Task instructions -
A - According to the article about DeMarcus Cousins, how many blocks and steals does he average per game?
B - Write a continuation of the article about DeMarcus Cousins, picking up after its final sentence.

Text under study -

___

Kentucky basketball fans’ love for DeMarcus Cousins runs deep through their pores, there’s no denying that.
Whether it was the “call me” game, the putback layup as time expired to send the SEC championship against Mississippi State to OT, or dancing at midcourt after leading the Wildcats to their NCAA record 2000th win in program history, Boogie was a fan favorite from the start and gave the John Calipari era at Kentucky one of the most entertaining kick-starts you could possibly ask for.
Now that Cousins is dominating the NBA ranks, however, his reputation has taken quite a beating.
Opposing fans call out his temper tantrums, bad attitude on the court, knack for piling up technical fouls, immaturity, existence as a locker room cancer, etc. Every negative aspect of Cousins seems to be put under a microscope, and it doesn’t seem to be stopping anytime soon.
Now how could a guy that was loved by so many in his time at Kentucky become such a villain in the professional ranks?
Cousins is averaging 27 points and 12 rebounds a game, absolutely dominating the game of basketball. His low-post offensive moves are a thing of beauty, as he can score on anyone in the NBA. He has developed a consistent jump shot extending beyond the three point line, can rebound with the best of them, and has become a great defender, averaging 1.4 blocks and 1.6 steals a game. Many are calling him the best big man in the game right now, some of which claiming he has what it takes to become one of the greatest big men in league history.

___

Source records:
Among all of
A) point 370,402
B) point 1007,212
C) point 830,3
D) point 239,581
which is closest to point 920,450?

___

Results by task -
A - He averages 1.4 blocks and 1.6 steals a game.

B -
But what exactly does he have to show for it?
Before you throw the “he’s making millions of dollars a year to play a game, he can get over it” card, understand his history.
Cousins grew up dominating each stop of the way in winning environments. Grade school, high school, college, and now the pros. He led his high school to back-to-back semifinal appearances in the Alabama state tournament. He led the 2009-10 Kentucky team to a 35-3 record and an Elite Eight appearance. At each stop he won games at a pleasing rate, all except for in the NBA, when he’s actually getting paid to play the game. He’s worked his entire life to get to the point he’s at right now, and the organization he plays for isn’t doing their part to create a winning atmosphere despite countless top ten draft selections and money to spend in free agency.
Let’s say you’re in his shoes for just one day. You’re drafted into a Sacramento Kings organization that has yet to prove in recent years it knows which end is up. The front office has proven itself time and time again it lacks competency or ability to put the team in position for success in the future. The Kings haven’t won more than 33 games in a year since Cousins has been on the roster and they have drafted in the top ten each of the last seven seasons. They have had five different head coaches since Boogie was drafted, and finished 19th overall in terms of fan attendance this past season. No one wants to play for them, no one can coach them, and no one wants to spend money to watch their games.
Any major success for the Sacramento Kings doesn’t seem to be on the horizon anytime soon.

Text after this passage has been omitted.